Excerpt provided -
_ _ _ _ _

A glimpse of global cooling with parts of Europe experiencing record cold weather temperatures.
 
Really Wysiwyg ? You actually believe that the cold snap in Europe is part of global cooling?
Somehow you have managed to miss the the relentless increase in temperatures worldwide that has accelerated in the past 3 years ?
 
Really Wysiwyg ? You actually believe that the cold snap in Europe is part of global cooling?
Somehow you have managed to miss the the relentless increase in temperatures worldwide that has accelerated in the past 3 years ?

Same thing in Canada and North America with record cold temperatures and large snow falls.

I refer you to my posts #8914 and 8919.

You are being brainwashed by the UN Climate Change committee who distorting the truth about Global Warming..
 
Really Wysiwyg ? You actually believe that the cold snap in Europe is part of global cooling?
Somehow you have managed to miss the the relentless increase in temperatures worldwide that has accelerated in the past 3 years ?
Just sayin'.
 

https://insideclimatenews.org/news/...-debunked-NOAA-study?gclid=CjwKEAiAtefDBRDTnb
 

Tisme, I tried to pick up in something in your link referring to "The hottest year of record for the world.
The link is mainly about Australia being the 4th hottest year on record in 2016.

We also had some record rainfalls broken which you failed to mention placing much of your emphasis on record temperatures....Was there any reason for that?

The record rain falls were as a result of the Dipole system in the Indian Ocean which has brought a lot of rain to the West, Central West, Western Queensland , South Australia and Victoria.
 

This the link I posted a couple of days ago which differs from your link.

It is hard to fathom why there can be so much variation from one report to another.

They both cannot be right.

NOAA is funded by commerce in the United States under Obama......I am not saying it is but it could also be a remote chance that NOAA could have been influenced by the UN through Obama....Whether that will change under Trump remains to be seen when Trump has threatened to pull out of the UN.

There has been some queer happenings in the USA in recent times...One thing that is mentioned is NOAA has tampered with reports exaggerating Global Warming.

https://realclimatescience.com/2017/01/no-global-warming-for-25-years/
 
That wasn't the point, rather that this massive acceleration as claimed a few months ago seems to be el nino induced and return to trend (whatever trend floats your boat). Just as the level heads expected.

_ _ _ _ _

Directions - Retype the part of the climate discussion that begins at the words "Just sayin'." and ends after "reason for that?". The listing after this point is separate material with no tie to the climate discussion.

Source data -
_ _ _ _ _

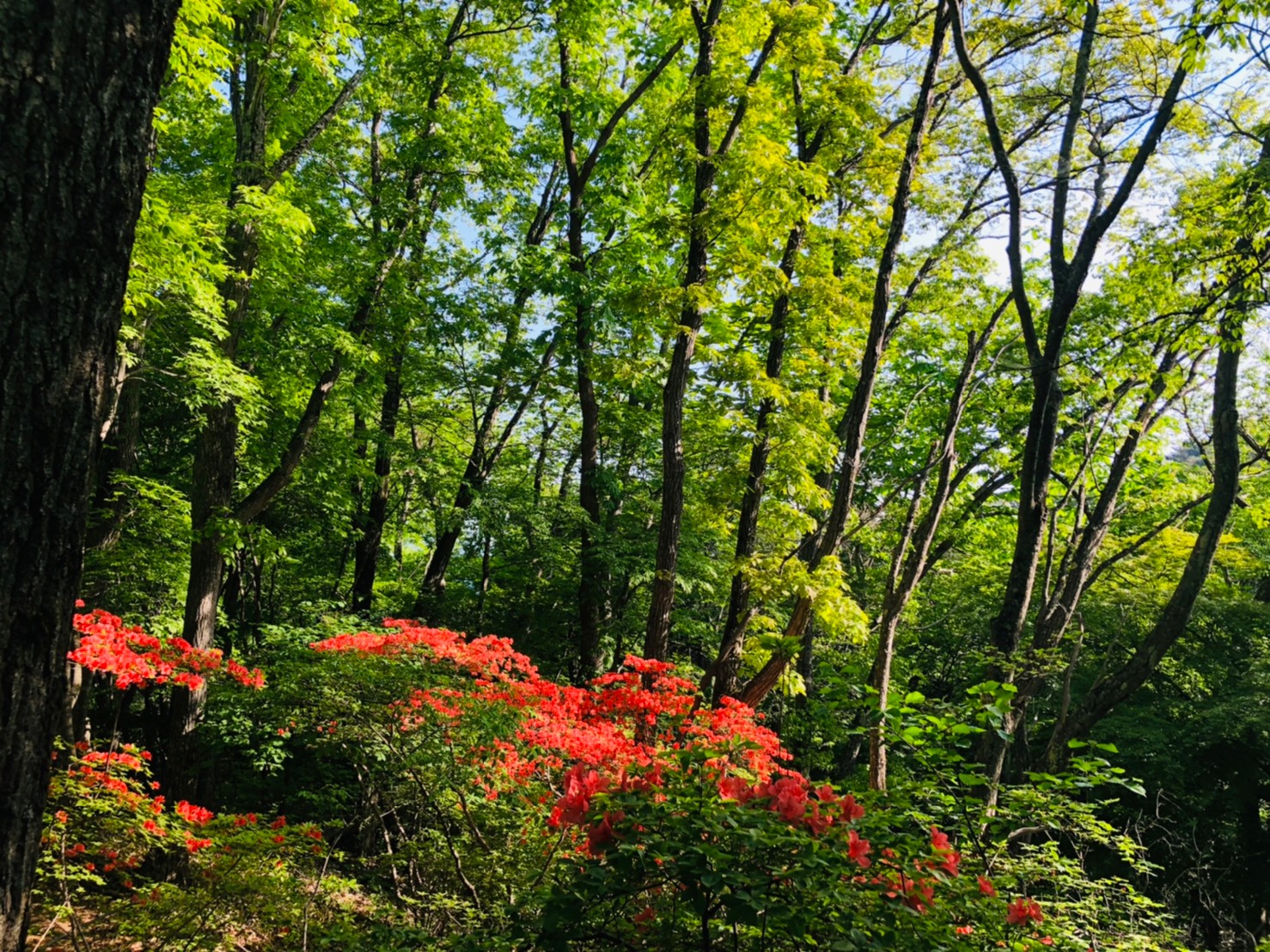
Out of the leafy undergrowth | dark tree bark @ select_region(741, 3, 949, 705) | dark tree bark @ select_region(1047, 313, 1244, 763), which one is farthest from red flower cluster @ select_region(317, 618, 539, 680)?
dark tree bark @ select_region(1047, 313, 1244, 763)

_ _ _ _ _

Worked answer -
Just sayin'.
 

https://insideclimatenews.org/news/...-debunked-NOAA-study?gclid=CjwKEAiAtefDBRDTnb
 

Tisme, I tried to pick up in something in your link referring to "The hottest year of record for the world.
The link is mainly about Australia being the 4th hottest year on record in 2016.

We also had some record rainfalls broken which you failed to mention placing much of your emphasis on record temperatures....Was there any reason for that?